As he witnessed the feeling of insecurity and utter frustration that clouds the human mind he seems to be a wee bit nearer to the understanding the rationale behind the apparently irrational acts of violence which regularly features in the news. The inferiority and superiority complex of the human mind that triggers destruction seemed to greatly agitate his philanthropic soul which wanted to guide the human civilization toward the path of betterment.
In this respect his thoughts seem to mirror that of the Buddha who left His life of idle luxury as He witnessed the sick and the wretched. As He left the palace to live the life of an ascetic He conceived the Middle Path as the village girl Sujata revived His strength by giving Him milk and rice pudding. Following this, his meditation acquired him Enlightenment and He was finally able to preach the cause of suffering and also the way to eliminate it. Curiously, at times, the preaching of the Buddha seems to possess Dr. Shasmal when he starts reciting verses in languages foreign to him.
Dr. Shasmal used to speculate that when sentiments run high, logic seems to lose its grip and judgment becomes remote. It is only then that man loses all the senses of morality and a blind fury possesses him. At this moment he can commit the most heinous crime imaginable. But this doesn’t convince him in the least as he wanted proof and more dangerously wanted to experience the instinct of the killer himself. He doesn’t seem to deter by thinking of the consequence and tries to simulate conditions that may prepare him as a killer. The culmination of this terrible experiment is the climax of the play that will reveal whether Dr. Shasmal ultimately gets the answer to the query that he ceaselessly seeks.

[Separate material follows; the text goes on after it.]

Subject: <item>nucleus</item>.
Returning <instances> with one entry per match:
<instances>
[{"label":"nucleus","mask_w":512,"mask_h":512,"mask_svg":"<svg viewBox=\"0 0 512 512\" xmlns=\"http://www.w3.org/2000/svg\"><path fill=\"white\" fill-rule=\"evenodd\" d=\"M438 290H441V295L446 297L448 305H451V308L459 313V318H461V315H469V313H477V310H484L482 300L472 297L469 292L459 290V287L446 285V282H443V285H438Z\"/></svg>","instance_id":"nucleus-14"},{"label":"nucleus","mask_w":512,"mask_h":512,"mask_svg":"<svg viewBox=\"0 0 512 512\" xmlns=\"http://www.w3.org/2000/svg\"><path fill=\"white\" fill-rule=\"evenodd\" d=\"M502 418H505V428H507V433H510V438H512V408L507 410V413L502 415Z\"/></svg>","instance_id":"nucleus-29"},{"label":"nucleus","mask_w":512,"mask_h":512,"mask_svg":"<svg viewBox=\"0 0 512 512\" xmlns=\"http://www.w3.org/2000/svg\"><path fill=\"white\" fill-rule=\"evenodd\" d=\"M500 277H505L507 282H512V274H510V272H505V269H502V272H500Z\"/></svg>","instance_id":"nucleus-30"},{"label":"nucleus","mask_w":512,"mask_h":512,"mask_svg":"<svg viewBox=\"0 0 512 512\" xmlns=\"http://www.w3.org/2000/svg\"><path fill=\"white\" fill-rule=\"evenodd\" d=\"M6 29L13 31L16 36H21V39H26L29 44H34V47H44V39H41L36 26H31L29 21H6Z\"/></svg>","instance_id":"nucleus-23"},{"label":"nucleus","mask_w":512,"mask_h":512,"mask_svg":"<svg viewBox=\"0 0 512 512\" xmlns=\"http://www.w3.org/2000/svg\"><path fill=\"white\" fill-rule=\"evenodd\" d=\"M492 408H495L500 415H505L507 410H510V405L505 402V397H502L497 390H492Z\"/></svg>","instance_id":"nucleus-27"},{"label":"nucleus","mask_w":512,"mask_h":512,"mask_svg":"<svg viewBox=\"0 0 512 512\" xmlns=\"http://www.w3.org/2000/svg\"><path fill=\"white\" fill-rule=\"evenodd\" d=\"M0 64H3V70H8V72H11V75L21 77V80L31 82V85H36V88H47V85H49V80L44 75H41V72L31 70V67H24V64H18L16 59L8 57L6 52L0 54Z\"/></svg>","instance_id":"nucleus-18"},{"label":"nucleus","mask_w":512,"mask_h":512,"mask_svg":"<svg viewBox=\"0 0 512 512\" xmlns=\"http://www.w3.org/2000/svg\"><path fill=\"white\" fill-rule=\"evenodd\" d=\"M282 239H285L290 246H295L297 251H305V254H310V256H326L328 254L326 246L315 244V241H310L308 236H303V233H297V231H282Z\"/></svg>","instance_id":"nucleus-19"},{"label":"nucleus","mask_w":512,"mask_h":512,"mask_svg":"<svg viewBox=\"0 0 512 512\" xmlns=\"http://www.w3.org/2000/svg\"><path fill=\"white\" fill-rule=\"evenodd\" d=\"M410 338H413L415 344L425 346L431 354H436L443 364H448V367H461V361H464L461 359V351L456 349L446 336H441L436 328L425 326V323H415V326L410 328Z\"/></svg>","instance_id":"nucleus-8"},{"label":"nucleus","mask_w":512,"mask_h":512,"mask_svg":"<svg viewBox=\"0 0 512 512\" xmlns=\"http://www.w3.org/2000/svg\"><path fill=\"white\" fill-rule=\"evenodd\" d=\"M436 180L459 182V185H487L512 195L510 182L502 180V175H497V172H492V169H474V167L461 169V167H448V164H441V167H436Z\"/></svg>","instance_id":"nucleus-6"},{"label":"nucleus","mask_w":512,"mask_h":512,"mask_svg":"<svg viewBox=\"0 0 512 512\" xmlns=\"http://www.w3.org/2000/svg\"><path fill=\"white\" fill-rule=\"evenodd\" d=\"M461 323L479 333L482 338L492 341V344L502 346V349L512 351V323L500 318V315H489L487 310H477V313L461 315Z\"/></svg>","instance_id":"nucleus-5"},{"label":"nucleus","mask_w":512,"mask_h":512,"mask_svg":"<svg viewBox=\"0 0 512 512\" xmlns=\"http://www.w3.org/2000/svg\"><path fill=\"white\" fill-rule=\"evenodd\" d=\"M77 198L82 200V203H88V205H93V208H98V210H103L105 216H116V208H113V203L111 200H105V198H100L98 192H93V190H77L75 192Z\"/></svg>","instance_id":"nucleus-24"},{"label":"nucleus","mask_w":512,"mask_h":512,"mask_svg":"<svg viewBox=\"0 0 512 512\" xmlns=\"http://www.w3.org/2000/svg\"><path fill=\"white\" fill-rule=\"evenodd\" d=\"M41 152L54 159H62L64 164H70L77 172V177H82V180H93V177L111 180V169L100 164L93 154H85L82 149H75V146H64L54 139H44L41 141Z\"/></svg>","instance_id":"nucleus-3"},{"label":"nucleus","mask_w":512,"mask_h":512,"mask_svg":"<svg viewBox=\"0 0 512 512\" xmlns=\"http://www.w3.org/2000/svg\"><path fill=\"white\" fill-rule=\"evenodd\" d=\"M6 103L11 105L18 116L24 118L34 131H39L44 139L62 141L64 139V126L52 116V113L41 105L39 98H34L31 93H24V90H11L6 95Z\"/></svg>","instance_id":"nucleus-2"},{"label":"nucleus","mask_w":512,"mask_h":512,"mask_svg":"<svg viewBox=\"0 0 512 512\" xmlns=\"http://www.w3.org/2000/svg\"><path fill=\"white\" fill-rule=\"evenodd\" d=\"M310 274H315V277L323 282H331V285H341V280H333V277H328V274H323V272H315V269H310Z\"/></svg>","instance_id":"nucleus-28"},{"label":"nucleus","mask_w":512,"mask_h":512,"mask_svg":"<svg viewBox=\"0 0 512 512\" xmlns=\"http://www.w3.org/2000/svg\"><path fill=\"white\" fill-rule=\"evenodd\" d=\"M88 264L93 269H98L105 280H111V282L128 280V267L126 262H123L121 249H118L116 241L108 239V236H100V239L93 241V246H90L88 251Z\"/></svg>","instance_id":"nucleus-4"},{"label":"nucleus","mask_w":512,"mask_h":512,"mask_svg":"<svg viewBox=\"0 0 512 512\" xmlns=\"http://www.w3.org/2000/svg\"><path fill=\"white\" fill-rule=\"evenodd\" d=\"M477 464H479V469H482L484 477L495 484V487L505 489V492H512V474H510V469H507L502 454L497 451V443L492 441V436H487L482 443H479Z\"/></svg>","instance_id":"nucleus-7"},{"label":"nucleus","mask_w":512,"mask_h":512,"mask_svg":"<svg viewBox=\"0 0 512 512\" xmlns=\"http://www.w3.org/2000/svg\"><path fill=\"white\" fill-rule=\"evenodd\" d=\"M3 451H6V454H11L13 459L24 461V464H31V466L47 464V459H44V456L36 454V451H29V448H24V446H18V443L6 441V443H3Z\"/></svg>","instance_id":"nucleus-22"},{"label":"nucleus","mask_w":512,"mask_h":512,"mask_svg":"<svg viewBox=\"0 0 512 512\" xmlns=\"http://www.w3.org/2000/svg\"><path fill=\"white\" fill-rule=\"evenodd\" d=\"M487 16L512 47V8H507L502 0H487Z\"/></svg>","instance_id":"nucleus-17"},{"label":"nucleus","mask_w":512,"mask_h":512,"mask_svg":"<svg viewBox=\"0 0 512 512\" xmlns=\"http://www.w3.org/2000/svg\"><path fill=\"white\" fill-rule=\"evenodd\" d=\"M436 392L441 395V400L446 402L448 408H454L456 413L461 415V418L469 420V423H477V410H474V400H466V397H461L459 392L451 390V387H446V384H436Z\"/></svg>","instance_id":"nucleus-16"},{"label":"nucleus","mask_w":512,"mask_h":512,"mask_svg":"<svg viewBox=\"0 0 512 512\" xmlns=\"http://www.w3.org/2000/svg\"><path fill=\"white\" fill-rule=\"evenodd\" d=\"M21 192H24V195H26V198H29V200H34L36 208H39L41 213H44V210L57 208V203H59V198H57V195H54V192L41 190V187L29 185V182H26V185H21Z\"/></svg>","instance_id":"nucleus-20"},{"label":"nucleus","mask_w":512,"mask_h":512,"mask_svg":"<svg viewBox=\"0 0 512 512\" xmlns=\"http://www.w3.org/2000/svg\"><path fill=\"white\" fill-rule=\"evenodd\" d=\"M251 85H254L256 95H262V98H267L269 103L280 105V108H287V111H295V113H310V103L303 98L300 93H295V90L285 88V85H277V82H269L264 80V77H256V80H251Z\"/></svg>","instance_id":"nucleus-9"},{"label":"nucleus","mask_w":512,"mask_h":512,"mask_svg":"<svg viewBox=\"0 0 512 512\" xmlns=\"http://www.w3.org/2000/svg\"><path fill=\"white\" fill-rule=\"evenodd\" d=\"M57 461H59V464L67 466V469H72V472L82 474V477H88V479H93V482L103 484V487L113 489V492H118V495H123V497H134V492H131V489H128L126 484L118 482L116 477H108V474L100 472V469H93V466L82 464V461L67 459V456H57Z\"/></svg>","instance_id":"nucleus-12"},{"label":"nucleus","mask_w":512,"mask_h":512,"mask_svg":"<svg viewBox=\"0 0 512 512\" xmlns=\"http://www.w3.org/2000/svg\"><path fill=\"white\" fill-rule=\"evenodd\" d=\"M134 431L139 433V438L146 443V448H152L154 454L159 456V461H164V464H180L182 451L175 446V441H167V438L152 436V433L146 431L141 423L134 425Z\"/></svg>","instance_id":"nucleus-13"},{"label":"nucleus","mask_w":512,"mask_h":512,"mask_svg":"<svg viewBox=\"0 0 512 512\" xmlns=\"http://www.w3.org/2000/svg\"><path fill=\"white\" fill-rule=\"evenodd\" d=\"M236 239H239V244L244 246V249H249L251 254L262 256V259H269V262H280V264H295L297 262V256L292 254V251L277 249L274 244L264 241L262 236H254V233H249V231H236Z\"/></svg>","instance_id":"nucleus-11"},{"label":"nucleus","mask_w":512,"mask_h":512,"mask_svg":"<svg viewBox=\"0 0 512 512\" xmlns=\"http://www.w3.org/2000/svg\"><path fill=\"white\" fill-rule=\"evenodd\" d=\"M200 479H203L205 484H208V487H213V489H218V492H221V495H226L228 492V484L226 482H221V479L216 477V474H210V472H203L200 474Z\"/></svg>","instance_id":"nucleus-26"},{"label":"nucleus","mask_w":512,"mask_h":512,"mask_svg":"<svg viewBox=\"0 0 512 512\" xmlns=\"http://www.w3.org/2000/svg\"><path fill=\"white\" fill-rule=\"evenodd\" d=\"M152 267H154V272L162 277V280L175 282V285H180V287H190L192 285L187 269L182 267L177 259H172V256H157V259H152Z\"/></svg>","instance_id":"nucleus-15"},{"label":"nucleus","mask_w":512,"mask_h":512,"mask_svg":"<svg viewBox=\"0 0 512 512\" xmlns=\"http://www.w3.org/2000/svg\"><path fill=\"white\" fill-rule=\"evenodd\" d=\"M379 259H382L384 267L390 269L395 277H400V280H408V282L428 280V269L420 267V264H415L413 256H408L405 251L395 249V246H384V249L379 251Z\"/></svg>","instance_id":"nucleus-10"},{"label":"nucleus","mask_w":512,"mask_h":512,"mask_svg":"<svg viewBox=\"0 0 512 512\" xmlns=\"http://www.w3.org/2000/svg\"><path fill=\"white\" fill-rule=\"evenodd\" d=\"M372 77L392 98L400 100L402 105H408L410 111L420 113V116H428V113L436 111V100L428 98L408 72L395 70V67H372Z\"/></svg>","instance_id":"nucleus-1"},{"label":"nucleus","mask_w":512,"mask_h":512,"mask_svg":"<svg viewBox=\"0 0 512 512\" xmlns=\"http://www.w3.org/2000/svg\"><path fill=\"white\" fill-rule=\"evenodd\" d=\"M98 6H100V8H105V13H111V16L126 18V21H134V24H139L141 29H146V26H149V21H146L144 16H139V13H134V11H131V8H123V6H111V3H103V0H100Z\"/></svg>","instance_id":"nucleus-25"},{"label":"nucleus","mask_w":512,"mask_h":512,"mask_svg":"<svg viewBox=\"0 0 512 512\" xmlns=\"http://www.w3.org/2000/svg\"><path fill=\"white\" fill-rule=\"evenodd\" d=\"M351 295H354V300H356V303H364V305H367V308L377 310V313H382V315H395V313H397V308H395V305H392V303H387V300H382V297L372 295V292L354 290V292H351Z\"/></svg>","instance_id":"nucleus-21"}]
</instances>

The concept of the play penned by Ujjal Mukhopadhyay is no doubt original and the entire presentation is guided by Dwijen Bandyopadhyay’s elegant direction that drives home the underlying message without a trace of doubt. His own performance as the eccentric but philanthropic doctor deserves applause as do his sudden transition to the wiser soul preaching the sermons of the Buddha. The next best point of the presentation was the set by Soumik–Piyali and light by Badal Das that is dexterously designed with a representative view of the anatomy of the brain that diffuses in the background but remains all along reminding its presence in each and every action of the human being. Dishari Chakrabarty’s background score is perfect in its timings and harmonies which configures the ambience for each scene in its truest form. The supporting cast of ‘Sanstab’ also notably complements the concept of ‘Manaschakshu’ and should be praised for their sincere efforts to reveal the inner eye that seems to be shut off barring the concept of judgement from the entire mankind.